BRANO SCELTO:
******

Negli ultimi cinque giorni in via Porta Catena, al Centro Recupero Fauna Selvatica, sono stati portati, da persone sensibili che a volte si fanno anche decine di chilometri, oltre un centinaio di animali caduti dai nidi o comunque in difficoltà. Trentacinque nella sola giornata di ieri, per un totale, dall’inizio del 2013, di seicento animali.

Tra le specie arrivate, alcune sono di estrema utilità per un equilibrio naturale. Parliamo di super insettivori, tra cui Rondoni, Rondini e Balestrucci. Poi le civette (una decina) e Gufi, rapaci notturni predatori di topi e ratti. E poi ancora Merli, Cinciallegre, Picchi verdi e una specie rara come il Pigliamosche (2). Tanti Ricci ancora in fase di allattamento, anche loro voracissimi insettivori, ora sotto la tutela di due “balie” volontarie, che si svegliano anche di notte per allattarli. Purtroppo per sostituire il latte materno, non basta un normale latte di mucca, perché provoca pericolose gastriti, ma un costosissimo latte specifico ad elevato potere nutritivo, per l’allattamento artificiale, una scatola di gr. 170 costa 25 euro. Per questo servirebbe un po’ di aiuto

Lorenzo Borghi, presidente Lipu Ferrara, ricorda che “Se tutti gli animali se ne andassero, l’uomo morrebbe di una grande solitudine di spirito. Poiché qualunque cosa capita agli animali, presto capita all’uomo”.

******

CONSEGNA A:
Stabilisci se ciascuna affermazione concorda con il brano scelto, rispondendo sì o no e citando le parole decisive del testo: (i) ieri al centro sono stati portati trentacinque animali; (ii) per allattare i ricci basta il normale latte di mucca; (iii) tra gli animali arrivati ci sono circa dieci civette.
CONSEGNA B:
Ripeti il brano scelto cominciando da "Negli ultimi cinque" e proseguendo fino a "di seicento animali.".
I dati che seguono sono un materiale separato dal brano scelto.

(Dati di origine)

******

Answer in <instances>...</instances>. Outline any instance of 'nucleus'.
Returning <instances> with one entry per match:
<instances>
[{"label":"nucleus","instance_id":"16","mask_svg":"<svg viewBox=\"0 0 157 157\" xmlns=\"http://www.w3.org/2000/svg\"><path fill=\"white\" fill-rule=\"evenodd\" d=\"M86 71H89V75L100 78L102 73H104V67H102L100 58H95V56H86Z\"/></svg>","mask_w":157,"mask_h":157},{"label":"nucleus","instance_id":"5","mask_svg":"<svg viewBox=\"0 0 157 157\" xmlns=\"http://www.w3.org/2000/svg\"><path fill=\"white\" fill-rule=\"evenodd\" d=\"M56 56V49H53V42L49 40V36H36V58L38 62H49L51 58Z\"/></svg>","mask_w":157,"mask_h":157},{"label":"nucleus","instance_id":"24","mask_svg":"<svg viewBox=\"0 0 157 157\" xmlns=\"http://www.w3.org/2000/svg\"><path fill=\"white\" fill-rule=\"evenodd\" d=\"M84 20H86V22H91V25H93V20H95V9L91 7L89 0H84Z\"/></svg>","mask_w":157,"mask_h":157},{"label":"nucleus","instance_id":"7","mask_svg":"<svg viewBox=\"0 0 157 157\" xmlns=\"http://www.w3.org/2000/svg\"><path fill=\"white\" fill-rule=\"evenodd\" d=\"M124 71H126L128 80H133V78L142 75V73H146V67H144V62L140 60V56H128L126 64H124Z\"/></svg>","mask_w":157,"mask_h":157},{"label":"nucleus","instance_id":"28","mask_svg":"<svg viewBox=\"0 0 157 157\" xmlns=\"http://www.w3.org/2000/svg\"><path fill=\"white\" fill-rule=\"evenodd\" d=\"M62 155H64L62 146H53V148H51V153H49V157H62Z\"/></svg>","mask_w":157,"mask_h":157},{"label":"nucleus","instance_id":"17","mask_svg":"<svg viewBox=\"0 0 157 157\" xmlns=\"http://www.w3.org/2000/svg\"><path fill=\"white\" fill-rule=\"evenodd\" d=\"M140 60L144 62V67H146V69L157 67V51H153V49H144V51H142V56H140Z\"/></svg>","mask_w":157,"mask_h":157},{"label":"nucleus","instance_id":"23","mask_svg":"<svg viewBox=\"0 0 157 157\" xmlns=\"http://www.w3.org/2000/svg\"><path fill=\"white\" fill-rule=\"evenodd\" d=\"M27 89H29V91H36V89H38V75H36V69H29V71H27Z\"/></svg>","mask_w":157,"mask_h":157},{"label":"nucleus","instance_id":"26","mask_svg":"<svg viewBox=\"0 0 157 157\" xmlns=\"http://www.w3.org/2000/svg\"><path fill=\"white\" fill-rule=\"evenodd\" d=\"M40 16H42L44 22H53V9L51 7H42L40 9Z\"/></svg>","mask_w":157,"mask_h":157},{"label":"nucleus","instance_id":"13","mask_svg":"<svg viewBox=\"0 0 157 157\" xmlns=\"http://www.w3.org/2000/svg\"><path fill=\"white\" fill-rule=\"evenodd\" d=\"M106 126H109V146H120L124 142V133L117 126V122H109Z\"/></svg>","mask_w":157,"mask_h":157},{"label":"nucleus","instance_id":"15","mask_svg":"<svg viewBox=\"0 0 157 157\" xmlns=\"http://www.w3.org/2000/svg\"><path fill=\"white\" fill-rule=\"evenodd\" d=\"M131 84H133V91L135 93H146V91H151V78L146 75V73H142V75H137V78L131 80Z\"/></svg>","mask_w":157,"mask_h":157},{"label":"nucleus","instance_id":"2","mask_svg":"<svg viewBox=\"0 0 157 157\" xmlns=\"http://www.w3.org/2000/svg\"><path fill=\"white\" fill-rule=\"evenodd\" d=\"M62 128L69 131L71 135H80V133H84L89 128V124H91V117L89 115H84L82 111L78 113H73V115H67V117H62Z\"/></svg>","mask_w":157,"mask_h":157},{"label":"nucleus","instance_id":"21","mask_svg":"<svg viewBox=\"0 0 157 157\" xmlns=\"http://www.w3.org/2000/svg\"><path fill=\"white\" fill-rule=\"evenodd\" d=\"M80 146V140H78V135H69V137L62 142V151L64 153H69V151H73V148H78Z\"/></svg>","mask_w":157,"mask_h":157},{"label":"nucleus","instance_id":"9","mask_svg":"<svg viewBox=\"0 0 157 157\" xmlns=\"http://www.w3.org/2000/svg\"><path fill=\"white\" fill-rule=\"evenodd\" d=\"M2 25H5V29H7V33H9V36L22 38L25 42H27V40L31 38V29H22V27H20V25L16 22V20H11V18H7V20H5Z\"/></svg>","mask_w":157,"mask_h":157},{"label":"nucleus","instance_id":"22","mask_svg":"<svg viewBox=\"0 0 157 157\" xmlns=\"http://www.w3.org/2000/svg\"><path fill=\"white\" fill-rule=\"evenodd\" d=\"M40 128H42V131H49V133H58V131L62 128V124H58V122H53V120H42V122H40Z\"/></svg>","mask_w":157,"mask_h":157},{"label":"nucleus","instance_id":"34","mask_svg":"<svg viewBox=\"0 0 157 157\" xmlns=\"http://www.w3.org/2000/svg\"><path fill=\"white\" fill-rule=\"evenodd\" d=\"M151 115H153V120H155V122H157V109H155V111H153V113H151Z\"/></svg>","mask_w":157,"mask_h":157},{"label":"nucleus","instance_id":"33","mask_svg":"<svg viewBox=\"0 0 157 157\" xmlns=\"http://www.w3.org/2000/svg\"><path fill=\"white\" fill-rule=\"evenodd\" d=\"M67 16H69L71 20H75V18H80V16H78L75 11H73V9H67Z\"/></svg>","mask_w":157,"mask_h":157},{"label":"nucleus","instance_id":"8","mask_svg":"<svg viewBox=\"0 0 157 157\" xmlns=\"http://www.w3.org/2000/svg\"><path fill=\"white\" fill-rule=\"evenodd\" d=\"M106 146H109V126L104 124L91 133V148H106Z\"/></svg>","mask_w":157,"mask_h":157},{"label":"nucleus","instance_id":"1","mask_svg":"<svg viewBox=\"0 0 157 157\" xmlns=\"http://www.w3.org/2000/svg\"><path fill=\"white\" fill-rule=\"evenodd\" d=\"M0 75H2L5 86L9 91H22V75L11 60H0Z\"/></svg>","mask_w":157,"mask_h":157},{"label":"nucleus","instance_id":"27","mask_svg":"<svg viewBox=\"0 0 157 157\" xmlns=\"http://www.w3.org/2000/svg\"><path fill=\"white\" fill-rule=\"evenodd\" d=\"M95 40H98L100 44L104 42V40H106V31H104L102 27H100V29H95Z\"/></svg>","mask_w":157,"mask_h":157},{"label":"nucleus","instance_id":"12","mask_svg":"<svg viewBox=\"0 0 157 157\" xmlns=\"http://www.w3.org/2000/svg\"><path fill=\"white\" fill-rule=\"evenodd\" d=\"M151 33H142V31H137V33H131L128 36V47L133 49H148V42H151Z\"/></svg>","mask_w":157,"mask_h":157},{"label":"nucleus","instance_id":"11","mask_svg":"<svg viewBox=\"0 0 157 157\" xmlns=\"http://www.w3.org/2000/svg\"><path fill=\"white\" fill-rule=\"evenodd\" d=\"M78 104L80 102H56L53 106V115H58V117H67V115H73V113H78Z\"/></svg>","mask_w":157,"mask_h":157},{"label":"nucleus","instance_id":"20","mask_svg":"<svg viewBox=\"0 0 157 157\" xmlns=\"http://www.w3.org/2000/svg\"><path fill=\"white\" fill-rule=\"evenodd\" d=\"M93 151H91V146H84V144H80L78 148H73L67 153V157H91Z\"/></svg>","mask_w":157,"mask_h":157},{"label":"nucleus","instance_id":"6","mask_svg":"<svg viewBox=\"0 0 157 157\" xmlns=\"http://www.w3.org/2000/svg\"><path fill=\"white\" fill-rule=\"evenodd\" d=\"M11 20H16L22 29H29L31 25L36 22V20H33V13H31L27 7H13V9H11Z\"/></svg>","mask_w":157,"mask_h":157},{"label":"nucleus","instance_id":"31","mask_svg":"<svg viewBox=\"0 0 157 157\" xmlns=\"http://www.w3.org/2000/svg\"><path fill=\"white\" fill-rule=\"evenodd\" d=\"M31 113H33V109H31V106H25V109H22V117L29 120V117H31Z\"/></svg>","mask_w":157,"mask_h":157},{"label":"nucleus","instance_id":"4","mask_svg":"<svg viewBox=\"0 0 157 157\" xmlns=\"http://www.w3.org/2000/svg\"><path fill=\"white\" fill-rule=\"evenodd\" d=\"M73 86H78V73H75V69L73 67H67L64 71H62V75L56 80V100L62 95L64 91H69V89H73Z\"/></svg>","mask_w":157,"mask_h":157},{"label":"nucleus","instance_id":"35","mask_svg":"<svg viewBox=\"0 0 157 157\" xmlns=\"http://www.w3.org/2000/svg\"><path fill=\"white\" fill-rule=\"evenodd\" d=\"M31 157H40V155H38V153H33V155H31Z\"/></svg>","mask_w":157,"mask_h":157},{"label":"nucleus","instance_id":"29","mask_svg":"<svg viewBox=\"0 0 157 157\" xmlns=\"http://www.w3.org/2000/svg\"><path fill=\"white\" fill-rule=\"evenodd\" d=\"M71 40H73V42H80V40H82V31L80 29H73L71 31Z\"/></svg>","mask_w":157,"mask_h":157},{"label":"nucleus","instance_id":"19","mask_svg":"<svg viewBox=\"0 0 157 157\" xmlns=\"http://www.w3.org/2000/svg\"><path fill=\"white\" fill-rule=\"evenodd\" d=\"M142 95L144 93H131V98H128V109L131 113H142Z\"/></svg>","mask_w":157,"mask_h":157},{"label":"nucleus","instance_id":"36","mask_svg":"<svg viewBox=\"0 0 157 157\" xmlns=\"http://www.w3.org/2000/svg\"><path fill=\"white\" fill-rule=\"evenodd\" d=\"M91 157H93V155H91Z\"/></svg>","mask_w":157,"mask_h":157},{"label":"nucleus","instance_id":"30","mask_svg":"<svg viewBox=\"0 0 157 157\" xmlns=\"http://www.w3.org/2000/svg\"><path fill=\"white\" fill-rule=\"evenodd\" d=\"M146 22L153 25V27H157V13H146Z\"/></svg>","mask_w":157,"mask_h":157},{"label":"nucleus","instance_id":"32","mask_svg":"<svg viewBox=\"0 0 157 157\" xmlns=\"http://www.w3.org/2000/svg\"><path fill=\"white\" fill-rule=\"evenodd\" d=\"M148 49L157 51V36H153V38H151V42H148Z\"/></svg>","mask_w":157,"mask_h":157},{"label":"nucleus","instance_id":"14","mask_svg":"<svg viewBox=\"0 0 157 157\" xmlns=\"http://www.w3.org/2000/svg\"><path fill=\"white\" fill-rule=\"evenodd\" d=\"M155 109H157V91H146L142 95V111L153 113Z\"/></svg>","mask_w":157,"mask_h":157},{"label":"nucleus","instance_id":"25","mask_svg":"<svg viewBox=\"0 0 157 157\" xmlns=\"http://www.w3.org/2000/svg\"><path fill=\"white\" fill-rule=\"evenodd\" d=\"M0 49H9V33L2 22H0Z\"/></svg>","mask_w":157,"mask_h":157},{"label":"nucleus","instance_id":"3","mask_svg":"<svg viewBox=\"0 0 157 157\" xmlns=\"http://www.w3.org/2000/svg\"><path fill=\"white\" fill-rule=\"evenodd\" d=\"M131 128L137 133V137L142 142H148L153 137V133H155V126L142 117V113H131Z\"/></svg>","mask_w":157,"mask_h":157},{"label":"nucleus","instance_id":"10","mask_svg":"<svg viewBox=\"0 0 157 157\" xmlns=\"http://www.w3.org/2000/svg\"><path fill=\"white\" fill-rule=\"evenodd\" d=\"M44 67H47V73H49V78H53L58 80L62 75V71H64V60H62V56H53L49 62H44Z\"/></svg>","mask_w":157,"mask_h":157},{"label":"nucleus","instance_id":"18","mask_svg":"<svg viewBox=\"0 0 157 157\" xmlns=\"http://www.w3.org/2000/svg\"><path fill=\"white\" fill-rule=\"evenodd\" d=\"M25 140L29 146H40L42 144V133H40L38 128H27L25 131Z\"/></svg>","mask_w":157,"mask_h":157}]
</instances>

******

RISPOSTA A:
(i) Sì: "Trentacinque nella sola giornata di ieri".
(ii) No: "non basta un normale latte di mucca, perché provoca pericolose gastriti".
(iii) Sì: "Poi le civette (una decina)".

RISPOSTA B:
Negli ultimi cinque giorni in via Porta Catena, al Centro Recupero Fauna Selvatica, sono stati portati, da persone sensibili che a volte si fanno anche decine di chilometri, oltre un centinaio di animali caduti dai nidi o comunque in difficoltà. Trentacinque nella sola giornata di ieri, per un totale, dall’inizio del 2013, di seicento animali.